Another plus—we are now at the 22nd of February, which means we have been here exactly five months and have only four to go until we visit home!!! I am SO excited about that, that I worry I believe in some part of me that I am actually going home—not just visiting. I wonder if it will be harder to leave after that visit, than it was to initially move, because of that knowledge—that we are coming back to Australia to our home, instead of vice versa. We shall have to wait and see…..
And, we are already enjoying the benefits of Steve’s shorter days sans commute. Today he was able to walk to a training!
Through all of this craziness, sweet Zach reached 2 years old. I have to recount one more memory, so I don’t lose it. Saturday was actually kind of fun—we had fun helpers and it was great, although exhausting getting everything here (the house was not what I had expected, but it will be fine—no window screens—weird!
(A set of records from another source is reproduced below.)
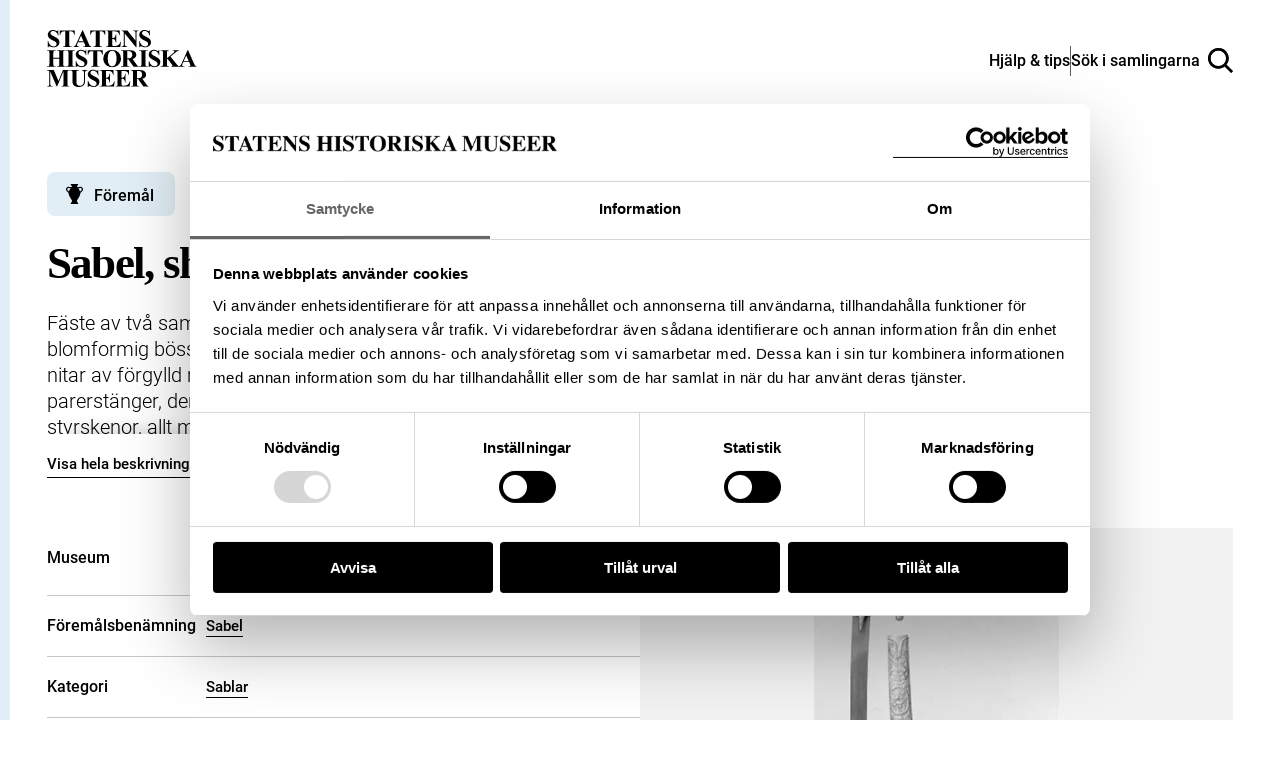

--- FILE ---
content_type: image/svg+xml
request_url: https://samlingar.shm.se/images/license-icon-pd.svg
body_size: 1553
content:
<?xml version="1.0" encoding="utf-8"?>
<!-- Generator: Adobe Illustrator 13.0.2, SVG Export Plug-In . SVG Version: 6.00 Build 14948)  -->
<!DOCTYPE svg PUBLIC "-//W3C//DTD SVG 1.1//EN" "http://www.w3.org/Graphics/SVG/1.1/DTD/svg11.dtd">
<svg version="1.1" id="Layer_1" xmlns="http://www.w3.org/2000/svg" xmlns:xlink="http://www.w3.org/1999/xlink" x="0px" y="0px"
	 width="384px" height="384.017px" viewBox="0 0 384 384.017" enable-background="new 0 0 384 384.017" xml:space="preserve">
<path fill="#606060" d="M192,0.017c-106.036,0-192,85.964-192,192c0,106.024,85.964,192,192,192c106.036,0,192-85.976,192-192
	C384,85.98,298.036,0.017,192,0.017z M192,348.015c-86.023,0-156.004-69.987-156.004-155.998c0-18.007,3.103-35.299,8.746-51.394
	l61.013,27.169c-1.643,8.165-2.534,16.682-2.534,25.479c0,76.65,57.212,98.247,93.208,98.247c21.227,0,39.598-6.852,53.979-16.904
	c2.733-1.959,5.209-3.93,7.484-5.936l-27.99-34.009c-0.821,0.938-1.678,1.83-2.557,2.628
	c-10.887,10.323-22.853,10.323-25.527,10.323c-29.286,0-41.545-30.899-41.709-55.651l168.157,74.867
	c0.199,0.035,0.363,0.035,0.527,0.07C302.259,315.215,250.89,348.015,192,348.015z M342.332,231.878l-173.436-77.412
	c6.258-11.332,16.218-19.849,31.122-19.849c8.64,0,15.491,2.862,20.887,6.476c2.24,1.619,4.188,3.237,5.83,4.868l31.263-32.178
	c-20.998-18.054-44.871-21.28-60.484-21.28c-36.688,0-62.649,15.86-77.952,39.944L61.564,106.58
	C89.478,64.114,137.51,36.007,192,36.007c86.022,0,156.01,69.976,156.01,156.01c0,13.925-1.865,27.403-5.303,40.261
	C342.566,232.137,342.473,232.019,342.332,231.878z"/>
</svg>
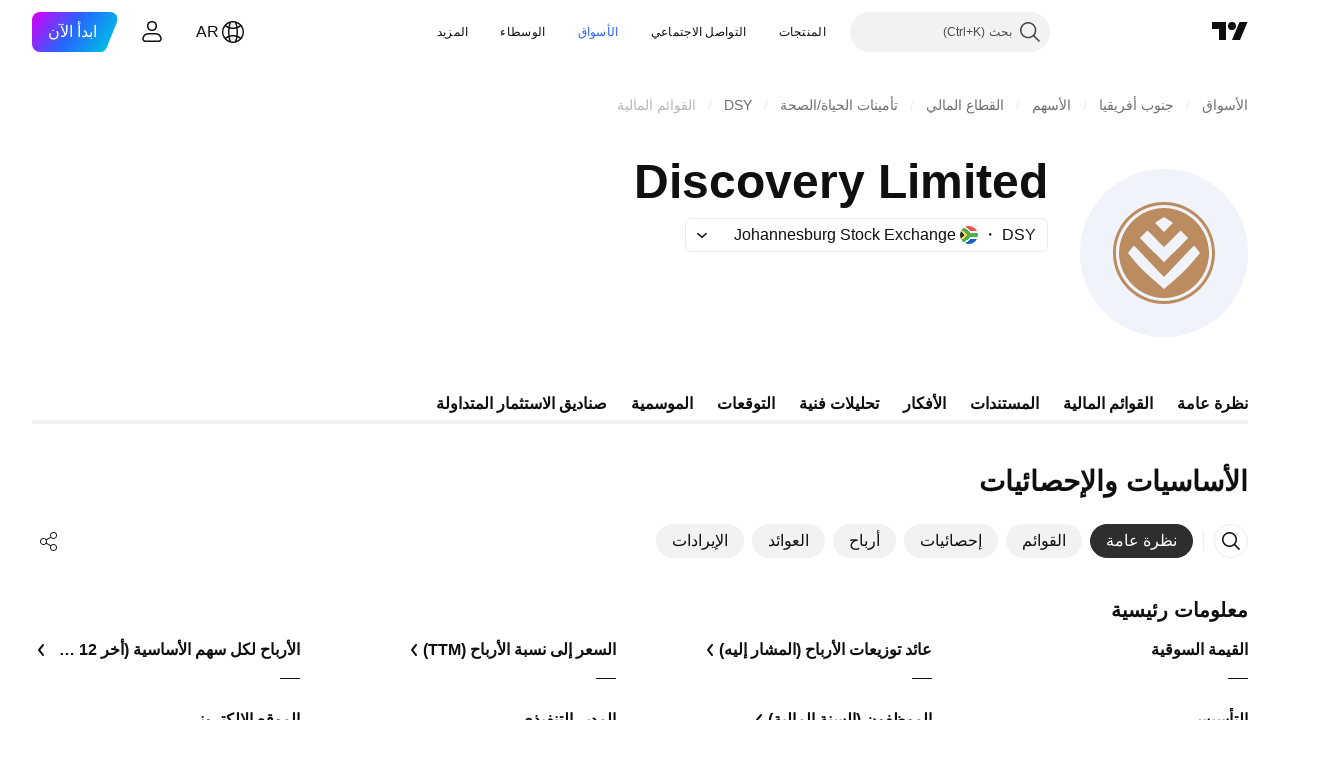

--- FILE ---
content_type: application/javascript; charset=utf-8
request_url: https://static.tradingview.com/static/bundles/ar.5731.8e2e11527b95edff1973.js
body_size: 50
content:
(self.webpackChunktradingview=self.webpackChunktradingview||[]).push([[5731,84627],{148199:e=>{e.exports=["عودة"]},537276:e=>{e.exports=["تغيير"]},923599:e=>{e.exports=["نسبة التغير"]},821851:e=>{e.exports=["البيانات السنوية"]},384627:e=>{e.exports=["الأساسيات والإحصائيات"]},588176:e=>{e.exports=["بيانات نصف سنوية"]},836452:e=>{e.exports=["البيانات ربع السنوية"]},351514:e=>{e.exports=["قيمة"]}}]);

--- FILE ---
content_type: image/svg+xml
request_url: https://s3-symbol-logo.tradingview.com/discovery-ltd--big.svg
body_size: 384
content:
<!-- by TradingView --><svg width="56" height="56" viewBox="0 0 56 56" fill="none" xmlns="http://www.w3.org/2000/svg">
<rect width="56" height="56" fill="#F0F3FA"/>
<path d="M22.5 20.5C21.6489 21.3295 20.805 22.1088 20 23C22.6305 25.8429 25.2312 28.2955 28 31C30.7699 28.2955 33.3856 25.8429 36 23C35.195 22.1237 34.3511 21.3305 33.5 20.5C28 26 29.8566 24.1718 28 26C27.0763 25.0825 28 26 22.5 20.5ZM25 18C26.0366 18.8454 27.0015 20.1088 27.992 21C28.9824 20.1088 29.9785 18.8454 31 18C30.0256 17.1854 29.0285 16.7379 27.992 16C26.9554 16.7379 25.9755 17.1854 25 18ZM18 25.5C17.3504 26.2996 16.5874 27.1556 16 28C20 33 20 33 28 40C35 34 35 34 40 28C39.4276 27.1705 38.6346 26.2847 38 25.5C28 36 38 25.5 28 36C26 34 28 36 18 25.5ZM13 28.0154C12.985 19.9317 19.8389 13.0149 27.992 13C36.1611 13 43.015 19.9317 43 28.0154C43 36.0992 36.1461 43 27.992 43C19.8539 43 13.0151 36.0992 13 28.0154Z" fill="#BA8C60"/>
<path fill-rule="evenodd" clip-rule="evenodd" d="M28 45C37.3888 45 45 37.3888 45 28C45 18.6112 37.3888 11 28 11C18.6112 11 11 18.6112 11 28C11 37.3888 18.6112 45 28 45ZM28 44C36.8366 44 44 36.8366 44 28C44 19.1634 36.8366 12 28 12C19.1634 12 12 19.1634 12 28C12 36.8366 19.1634 44 28 44Z" fill="#BA8C60"/>
</svg>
Creepy too with all the bugs, not to mention safety, but it is fairly common here so I guess our chances of survival are high! The yards have gorgeous, lush vegetation, great parks nearby, and a lovely view of the green hills and city around here). Sunday was harder—-trying to celebrate Zach, fix up and find stuff in our bomb site of a place, and spend most of the day away getting the cleaning done at Steve’s family’s house. Thankfully, that allowed us to Skype with my parents for Zach’s birthday, and they answered, knowing it was us calling, BOTH of them (Dad?!) were wearing silly hats and sang Happy Birthday while my Mom played her harmonica. While that was precious, it was what came next that I don’t want to forget—Drew told them to wait and ran off. He came back with two old books and I could not figure out why. He asked to sing the song again and when they started, he sang along, banging the books like a musical instrument. I realized that that was ‘their thing.’ For all birthdays, my Mom has had this little band and she gets the kids to play funny toy musical instruments, wear funny hats, and sing. Drew picked up on that, and ran to get something that he could play to join the band. Makes me cry again thinking about it! So precious.